She was a strange but most excellent creature, was Checchina; she had improved wonderfully since I had picked her out of the gutter, so to speak; but she still retained, and retains to this day, a certain rusticity which does not altogether disappear on the stage, and which makes her the first actress in the world in such rôles as Zerlina. She had corrected in large measure the amplitude of her gestures and the abruptness of her speech, but she retained enough of both to come very near being comic in pathetic parts. However, as she had intelligence and feeling, she raised herself to a relatively high position, but the public did not give her all the credit she deserved. Opinions were divided concerning her, and a certain abbé said that she brushed so close to the sublime and the farcical that there was not enough room left between the two for her long arms.
Unluckily, Checchina had one failing, from which, by the way, the greatest artists are not exempt. She satisfied herself only in rôles which were entirely unsuited to her, and, scorning those in which she could best display her verve, her unconstant and her restless activity, she insisted upon producing great effects in tragedy. Like a true village maiden, she was intoxicated by superb costumes, and fancied that she was really a queen when she wore a diadem and a royal cloak. Her tall, lithe figure, her graceful, quasi-martial bearing, made of her a magnificent statue when she was not in motion. But her exaggerated gestures constantly betrayed the young oarswoman, and when I desired, on the stage, to warn her to be less vehement, I would whisper: "Per dio! non vogar! non siamo qui sull' Adriatico."[7]
Whether Checchina was my mistress is a question of little interest to you, I presume. I can only assure you that she was not at the time of which I am speaking, and that I was indebted for her affectionate care to nothing else than the kindness of her heart and her unfailing gratitude. She has always been a devoted sister and friend to me, and many a time she has risked a rupture with her most brilliant lovers, rather than desert me or neglect me when my health or my interests demanded her zealous care or her aid.
As I was saying, she took up her post at my bedside, and did not leave me until she had cured me. Her tireless devotion to me vexed Count Nasi somewhat, although he was my friend and placed full confidence in my word; but he himself confessed to me what he called his miserable weakness. When I urged Checchina to deal more gently with that excellent young man's involuntary sensitiveness, she would say:
"Nonsense! Don't you see that I must train him to respect my independence? Do you suppose that, when I am his wife, I will consent to abandon my stage friends and worry about what people in society think of me? Don't believe it, Lelio. I propose to remain free, and to obey the voice of my heart and nothing else."

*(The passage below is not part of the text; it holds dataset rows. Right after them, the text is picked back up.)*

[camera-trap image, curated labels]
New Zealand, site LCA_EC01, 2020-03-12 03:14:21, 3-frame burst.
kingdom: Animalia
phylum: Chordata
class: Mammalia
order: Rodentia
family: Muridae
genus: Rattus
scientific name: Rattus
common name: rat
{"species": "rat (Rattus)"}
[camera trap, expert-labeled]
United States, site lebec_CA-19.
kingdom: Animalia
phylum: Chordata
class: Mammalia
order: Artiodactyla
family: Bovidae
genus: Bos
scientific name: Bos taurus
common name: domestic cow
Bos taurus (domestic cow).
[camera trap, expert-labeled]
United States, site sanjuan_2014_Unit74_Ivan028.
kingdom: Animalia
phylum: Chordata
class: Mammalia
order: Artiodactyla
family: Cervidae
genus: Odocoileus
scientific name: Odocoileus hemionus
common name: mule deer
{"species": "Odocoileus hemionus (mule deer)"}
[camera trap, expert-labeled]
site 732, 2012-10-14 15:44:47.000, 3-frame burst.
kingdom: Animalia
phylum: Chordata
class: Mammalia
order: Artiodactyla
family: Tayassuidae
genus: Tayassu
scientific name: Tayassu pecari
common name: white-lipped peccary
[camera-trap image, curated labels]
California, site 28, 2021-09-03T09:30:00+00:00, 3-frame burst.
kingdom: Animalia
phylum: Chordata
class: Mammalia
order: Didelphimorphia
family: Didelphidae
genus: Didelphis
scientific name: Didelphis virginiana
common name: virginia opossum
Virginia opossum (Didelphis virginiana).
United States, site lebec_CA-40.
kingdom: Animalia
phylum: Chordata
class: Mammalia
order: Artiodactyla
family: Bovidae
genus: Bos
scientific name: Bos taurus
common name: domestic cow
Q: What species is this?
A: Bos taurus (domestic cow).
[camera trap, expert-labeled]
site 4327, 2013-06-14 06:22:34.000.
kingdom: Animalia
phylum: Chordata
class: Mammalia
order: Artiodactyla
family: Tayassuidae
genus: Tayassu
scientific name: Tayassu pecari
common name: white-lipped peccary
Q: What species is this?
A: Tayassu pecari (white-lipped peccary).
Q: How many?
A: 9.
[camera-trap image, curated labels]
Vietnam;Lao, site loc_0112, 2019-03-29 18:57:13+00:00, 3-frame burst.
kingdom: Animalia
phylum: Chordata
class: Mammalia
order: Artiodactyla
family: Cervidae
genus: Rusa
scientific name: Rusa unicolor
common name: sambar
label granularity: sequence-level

She had persuaded herself, with none too good reason, that the count was fully determined to marry her; and I may say that she possessed, to a marvellous degree, the gift of deluding herself with respect to the violence of the passions she inspired; nothing could equal her confidence in a promise, unless it were her philosophical and heroic indifference when she was deceived.
I suffered considerably; my disease came very near assuming a serious character. The doctors found a very pronounced tendency to enlargement of the heart, and the very sharp pains which I felt about that organ and the excessive rush of blood thither necessitated numerous bleedings. So that I lost the rest of that season, and, as soon as I was convalescent, I went for rest and balmy air to a beautiful villa of Count Nasi's, a few leagues from Florence, near Cafaggiolo, at the foot of the Apennines. He promised to join me there with Checchina as soon as the performances for which she was engaged would allow her to leave Naples.
A few days of that delightful solitude benefited me so much that I was allowed to take excursions of some length, sometimes in the saddle, sometimes on foot, through the narrow gorges and picturesque ravines which form a first step to the towering masses of the Apennines. In my musing I called that region the proscenium of the great range, and I loved to seek out some amphitheatre of hills or some natural terrace where, all alone and far from every eye, I could indulge in outbursts of lyric declamation, which were answered by the resonant echoes or the mysterious murmur of the streams flowing under the rocks.
One day I unexpectedly found myself on the Florence road. Like a glistening white ribbon it ran through a verdant, gently undulating country, strewn with beautiful gardens, wooded parks and handsome villas. Seeking to learn my whereabouts, I stopped at the gate of one of those charming abodes. The gate was open, and I could see an avenue of old trees mysteriously intertwined. Beneath those dark, voluptuously enlaced branches a woman was walking slowly—a woman of slender form and a bearing so noble that I paused to gaze at her and follow her with my eyes as long as possible. As she showed no inclination to turn, I was seized with an irresistible longing to see her features, and I yielded to it, heedless of the fact that I was violating the proprieties, and might be subjected to a humiliating rebuff.
"Who can say," I said to myself, "women are so indulgent sometimes in this mild climate of ours!"